→ **TU TAREA**: Enumera todas las facultades del alma que menciona el texto sobre el hábito.

Por fortuna para los hombres la dificultas de tomar decisiones libres queda facilitada por cierta cualidad de la naturaleza que llamamos hábito. Al hombre generoso le resulta fácil serlo porque ha adquirido el hábito de la generosidad. Al hombre sin conciencia le es fácil robar porque se ha endurecido en el hábito de ser ladrón. Los hábitos, pues, le ayudan o le impiden al hombre ser bueno. Igualmente le hacen fácil o difícil ser malo. El hábito es una cualidad del hombre que le predispone para bien o para mal en lo que concierne a su naturaleza humana o a sus acciones humanas. Predisponer quiere decir aquí dejarle fácilmente disponible es decir ordenado, hacia o para algo. La naturaleza del hombre consta de dos partes: el cuerpo y el alma. Sus cuerpo se compone de diferentes órganos y miembros. Su alma no tiene partes, estrictamente hablando, pero tiene facultades: el entendimiento, la voluntad mas los apetitos sensitivos (resultantes del uso de su libertad y autodominio). Estos electos tienen que estar dispuestos en cierto orden para que se pueda decir que un hombre esta bien dispuesto o mal dispuesto en su naturaleza humana ó por lo que atañe a sus acciones humanas.
Reservamos el nombre de hábito por algo que se ha añadido a la naturaleza del hombre. En este sentido decimos que el hábito es una “segunda naturaleza”. Pero no toda las naturalezas son susceptibles de hábitos. Para adquirir un hábito una naturaleza debe ser capaz de adquirir una perfección que no posee todavía. Un animal actúa de diversas maneras para conseguir su bien y evitar su mal, siguiendo ciegamente las órdenes de su instinto en cambio el hombre puede escoger libremente y escoger el bien o ir tras el mal, además que puede hacerlo de variadas maneras.

→ **INFORMACIÓN PROPORCIONADA**:
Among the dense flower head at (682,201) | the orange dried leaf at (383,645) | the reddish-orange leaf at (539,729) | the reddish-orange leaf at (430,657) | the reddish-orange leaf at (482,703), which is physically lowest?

→ **RESPUESTA**:
- El entendimiento
- La voluntad
- Los apetitos sensitivos